### Page text
A Byzantine–Hungarian War was fought between Byzantine and Hungarian forces in the Balkans from 1180 to 1185. Taking advantage of the internal conflicts in the Byzantine Empire after Emperor Manuel's death, Béla III of Hungary reoccupied Croatia, Dalmatia and Syrmia, restoring Hungarian suzerainty over these territories after fourteen years.

Background
During the reign of Emperor Manuel I Komnenos (r. 1143–1180), Byzantium was a constant threat to Hungary's sovereignty along the southern border. The Balkans was a buffer zone between the two powers. The vassal state Grand Principality of Serbia rebelled in 1149, forcing Emperor Manuel to interrupt his preparations for an invasion of Southern Italy and invade Serbia in 1149. Manuel's active foreign policy in the Balkans escalated brief wars between the Byzantine Empire and the Kingdom of Hungary in the period between 1149 and 1155, during the reign of Géza II of Hungary.

Géza II died in May 1162. His fifteen-year-old son Stephen III ascended the Hungarian throne, but his two uncles, anti-kings Ladislaus II (1162–1163) then Stephen IV (1163), who had joined the court of the Byzantine Empire and enjoyed the support of Emperor Manuel, challenged his right to the crown. A civil war broke out between Stephen III and his uncles. The army of Stephen III, along with German mercenaries, defeated his uncle Stephen IV in June 1163. Although Stephen III remained the only legitimate monarch in Hungary, the civil war was followed by a large-scale Byzantine invasion of Hungary. Stephen III was obliged to renounce Syrmia (Sirmium) in favor of the Byzantine Empire, but only after Manuel promised that he would never support his uncle Stephen IV. Clashes and border conflicts between Hungary and the Byzantium lasted until 1167, when Stephen III had to renounce Dalmatia, Croatia and Syrmia to the Byzantine Empire. Prior to that, these lands belonged to the appanage of Stephen's younger brother Béla, who was sent to Constantinople in accordance with the peace treaty between Stephen III and Manuel. Béla ascended his brother in the Hungarian throne in 1172. Before his departure, he pledged that he would never make war against the Byzantine Empire. Until Manuel's death, no further confrontation took place between the two countries; Béla even sent reinforcements to Emperor Manuel to help him fight against the Seljuks in 1176.

### Entries
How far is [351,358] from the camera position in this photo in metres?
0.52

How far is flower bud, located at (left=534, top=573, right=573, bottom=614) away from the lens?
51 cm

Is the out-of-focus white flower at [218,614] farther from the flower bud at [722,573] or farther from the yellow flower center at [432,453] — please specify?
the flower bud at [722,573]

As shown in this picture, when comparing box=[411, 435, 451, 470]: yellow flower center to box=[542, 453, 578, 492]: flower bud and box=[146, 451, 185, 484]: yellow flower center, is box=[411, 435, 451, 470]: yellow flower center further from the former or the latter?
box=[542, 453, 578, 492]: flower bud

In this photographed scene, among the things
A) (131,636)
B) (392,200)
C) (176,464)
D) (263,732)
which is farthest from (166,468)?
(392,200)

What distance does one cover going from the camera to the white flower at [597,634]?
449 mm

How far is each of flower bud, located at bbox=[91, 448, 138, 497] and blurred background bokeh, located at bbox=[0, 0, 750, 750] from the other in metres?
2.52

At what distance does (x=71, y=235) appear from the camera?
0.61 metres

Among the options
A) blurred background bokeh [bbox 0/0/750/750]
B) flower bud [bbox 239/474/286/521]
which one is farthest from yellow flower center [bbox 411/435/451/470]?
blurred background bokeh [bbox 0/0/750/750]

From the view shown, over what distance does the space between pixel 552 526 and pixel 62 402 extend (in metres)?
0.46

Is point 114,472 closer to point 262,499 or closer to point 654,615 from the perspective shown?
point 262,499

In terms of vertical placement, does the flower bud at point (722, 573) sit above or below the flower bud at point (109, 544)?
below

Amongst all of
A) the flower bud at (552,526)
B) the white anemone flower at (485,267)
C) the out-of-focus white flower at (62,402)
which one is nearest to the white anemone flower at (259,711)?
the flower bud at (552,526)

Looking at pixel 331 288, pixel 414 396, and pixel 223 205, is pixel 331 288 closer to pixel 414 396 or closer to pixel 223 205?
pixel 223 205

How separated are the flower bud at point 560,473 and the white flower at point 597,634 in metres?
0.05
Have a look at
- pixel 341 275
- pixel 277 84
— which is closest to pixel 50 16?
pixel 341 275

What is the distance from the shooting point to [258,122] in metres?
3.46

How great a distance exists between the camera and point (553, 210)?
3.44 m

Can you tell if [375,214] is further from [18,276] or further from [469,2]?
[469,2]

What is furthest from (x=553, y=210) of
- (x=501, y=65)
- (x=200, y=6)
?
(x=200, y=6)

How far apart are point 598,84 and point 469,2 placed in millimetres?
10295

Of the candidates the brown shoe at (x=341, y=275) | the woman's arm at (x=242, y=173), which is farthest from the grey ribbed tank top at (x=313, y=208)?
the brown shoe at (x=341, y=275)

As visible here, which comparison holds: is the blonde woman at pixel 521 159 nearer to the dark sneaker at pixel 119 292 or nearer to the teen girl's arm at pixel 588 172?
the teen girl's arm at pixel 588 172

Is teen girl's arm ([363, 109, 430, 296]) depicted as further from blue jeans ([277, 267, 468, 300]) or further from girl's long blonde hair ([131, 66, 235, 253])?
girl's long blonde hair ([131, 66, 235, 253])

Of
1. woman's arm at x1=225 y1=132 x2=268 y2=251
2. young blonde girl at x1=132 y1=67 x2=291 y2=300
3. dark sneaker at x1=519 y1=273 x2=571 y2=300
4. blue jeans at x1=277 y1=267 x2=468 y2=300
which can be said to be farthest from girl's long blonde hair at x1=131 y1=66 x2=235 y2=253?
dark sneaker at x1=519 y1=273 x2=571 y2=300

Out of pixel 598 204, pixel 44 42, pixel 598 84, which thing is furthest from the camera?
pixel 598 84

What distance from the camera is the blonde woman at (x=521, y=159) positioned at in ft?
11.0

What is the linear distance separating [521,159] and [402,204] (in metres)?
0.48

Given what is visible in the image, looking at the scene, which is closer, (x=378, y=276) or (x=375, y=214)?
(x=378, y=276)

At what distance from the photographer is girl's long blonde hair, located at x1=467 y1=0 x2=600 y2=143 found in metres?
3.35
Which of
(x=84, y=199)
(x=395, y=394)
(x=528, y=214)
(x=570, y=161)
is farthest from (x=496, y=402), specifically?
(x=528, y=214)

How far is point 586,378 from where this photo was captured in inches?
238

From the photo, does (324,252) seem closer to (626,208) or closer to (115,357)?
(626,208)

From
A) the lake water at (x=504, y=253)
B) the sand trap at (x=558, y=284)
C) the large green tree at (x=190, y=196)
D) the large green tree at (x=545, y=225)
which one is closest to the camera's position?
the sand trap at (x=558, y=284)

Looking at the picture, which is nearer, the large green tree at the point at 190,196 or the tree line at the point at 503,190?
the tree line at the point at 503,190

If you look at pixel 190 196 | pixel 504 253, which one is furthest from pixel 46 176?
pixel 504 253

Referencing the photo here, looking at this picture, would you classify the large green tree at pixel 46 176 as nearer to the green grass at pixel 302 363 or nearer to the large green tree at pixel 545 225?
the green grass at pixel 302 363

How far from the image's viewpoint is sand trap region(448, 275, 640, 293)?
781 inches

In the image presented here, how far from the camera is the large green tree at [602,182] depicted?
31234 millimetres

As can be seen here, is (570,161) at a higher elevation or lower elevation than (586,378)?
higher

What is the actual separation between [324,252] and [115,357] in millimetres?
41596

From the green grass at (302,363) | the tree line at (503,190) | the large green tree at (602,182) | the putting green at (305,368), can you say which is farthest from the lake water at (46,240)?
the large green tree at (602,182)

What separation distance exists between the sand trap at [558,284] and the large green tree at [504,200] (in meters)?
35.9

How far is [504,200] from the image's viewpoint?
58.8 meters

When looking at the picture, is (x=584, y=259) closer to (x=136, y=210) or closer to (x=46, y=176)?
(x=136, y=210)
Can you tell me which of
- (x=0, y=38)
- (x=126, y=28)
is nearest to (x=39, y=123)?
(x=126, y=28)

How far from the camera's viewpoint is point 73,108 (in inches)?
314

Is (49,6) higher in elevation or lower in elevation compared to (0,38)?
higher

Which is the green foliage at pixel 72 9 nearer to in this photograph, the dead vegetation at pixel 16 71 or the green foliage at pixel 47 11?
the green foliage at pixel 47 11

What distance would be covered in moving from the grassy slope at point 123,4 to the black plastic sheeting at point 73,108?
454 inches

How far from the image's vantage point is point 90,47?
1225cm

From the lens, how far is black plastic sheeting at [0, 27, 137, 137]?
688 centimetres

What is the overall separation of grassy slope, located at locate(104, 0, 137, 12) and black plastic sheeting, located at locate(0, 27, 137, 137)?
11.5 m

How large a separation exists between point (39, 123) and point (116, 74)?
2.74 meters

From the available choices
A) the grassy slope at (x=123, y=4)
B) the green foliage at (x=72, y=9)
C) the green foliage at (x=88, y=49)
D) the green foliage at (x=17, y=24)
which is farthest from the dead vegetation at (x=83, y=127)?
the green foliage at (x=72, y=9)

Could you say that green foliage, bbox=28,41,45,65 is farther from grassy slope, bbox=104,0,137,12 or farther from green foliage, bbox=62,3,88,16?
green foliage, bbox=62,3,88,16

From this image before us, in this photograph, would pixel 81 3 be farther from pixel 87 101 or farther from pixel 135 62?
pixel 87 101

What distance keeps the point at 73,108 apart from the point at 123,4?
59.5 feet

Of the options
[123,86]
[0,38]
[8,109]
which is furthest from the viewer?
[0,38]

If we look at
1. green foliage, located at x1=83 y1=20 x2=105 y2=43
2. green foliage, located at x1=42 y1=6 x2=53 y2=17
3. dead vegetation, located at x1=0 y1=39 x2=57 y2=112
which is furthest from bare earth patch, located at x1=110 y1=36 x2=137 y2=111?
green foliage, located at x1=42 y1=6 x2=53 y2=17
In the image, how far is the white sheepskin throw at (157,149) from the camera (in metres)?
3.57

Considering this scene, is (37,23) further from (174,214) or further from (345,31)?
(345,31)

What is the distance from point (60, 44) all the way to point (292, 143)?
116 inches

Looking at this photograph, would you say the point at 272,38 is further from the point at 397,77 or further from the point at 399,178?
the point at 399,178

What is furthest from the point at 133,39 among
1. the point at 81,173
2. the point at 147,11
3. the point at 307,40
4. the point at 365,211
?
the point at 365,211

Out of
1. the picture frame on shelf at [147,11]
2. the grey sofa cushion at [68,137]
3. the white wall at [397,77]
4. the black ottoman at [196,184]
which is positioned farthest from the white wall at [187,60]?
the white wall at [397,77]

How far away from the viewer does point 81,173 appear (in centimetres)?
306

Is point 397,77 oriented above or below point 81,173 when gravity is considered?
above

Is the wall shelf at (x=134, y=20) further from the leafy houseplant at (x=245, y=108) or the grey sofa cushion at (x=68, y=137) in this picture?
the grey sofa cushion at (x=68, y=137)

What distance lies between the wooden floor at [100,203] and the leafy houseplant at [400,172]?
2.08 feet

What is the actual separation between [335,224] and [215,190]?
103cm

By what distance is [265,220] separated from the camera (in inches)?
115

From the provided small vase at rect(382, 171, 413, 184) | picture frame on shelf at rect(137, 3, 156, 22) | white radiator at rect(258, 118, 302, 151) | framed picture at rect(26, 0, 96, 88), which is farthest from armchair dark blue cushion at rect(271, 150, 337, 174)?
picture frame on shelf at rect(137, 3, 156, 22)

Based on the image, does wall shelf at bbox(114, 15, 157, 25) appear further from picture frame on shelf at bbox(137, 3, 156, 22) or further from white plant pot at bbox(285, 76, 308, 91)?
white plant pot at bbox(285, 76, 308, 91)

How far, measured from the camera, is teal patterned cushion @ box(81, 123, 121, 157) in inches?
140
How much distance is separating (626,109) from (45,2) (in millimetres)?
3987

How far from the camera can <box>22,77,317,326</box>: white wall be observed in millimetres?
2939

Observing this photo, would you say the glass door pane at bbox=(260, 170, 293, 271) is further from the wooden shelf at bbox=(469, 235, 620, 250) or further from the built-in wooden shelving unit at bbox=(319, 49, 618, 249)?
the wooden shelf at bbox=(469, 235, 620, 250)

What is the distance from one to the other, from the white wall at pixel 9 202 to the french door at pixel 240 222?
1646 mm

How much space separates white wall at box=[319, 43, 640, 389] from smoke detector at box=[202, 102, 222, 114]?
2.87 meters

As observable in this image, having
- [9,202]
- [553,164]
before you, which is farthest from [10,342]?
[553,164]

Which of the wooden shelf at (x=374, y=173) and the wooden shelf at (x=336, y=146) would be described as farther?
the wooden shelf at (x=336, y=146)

### To-do list
A: According to the text on the Byzantine–Hungarian War, in what year did Béla take the Hungarian throne after his brother?
B: From the text on the Byzantine–Hungarian War, rewrite the passage between "A Byzantine–Hungarian War" and "after fourteen years.", inclusive, substituting "control" for "suzerainty".
The rows have no connection to the text on the Byzantine–Hungarian War.

### Answers to the exercise
A: 1172

B:
A Byzantine–Hungarian War was fought between Byzantine and Hungarian forces in the Balkans from 1180 to 1185. Taking advantage of the internal conflicts in the Byzantine Empire after Emperor Manuel's death, Béla III of Hungary reoccupied Croatia, Dalmatia and Syrmia, restoring Hungarian control over these territories after fourteen years.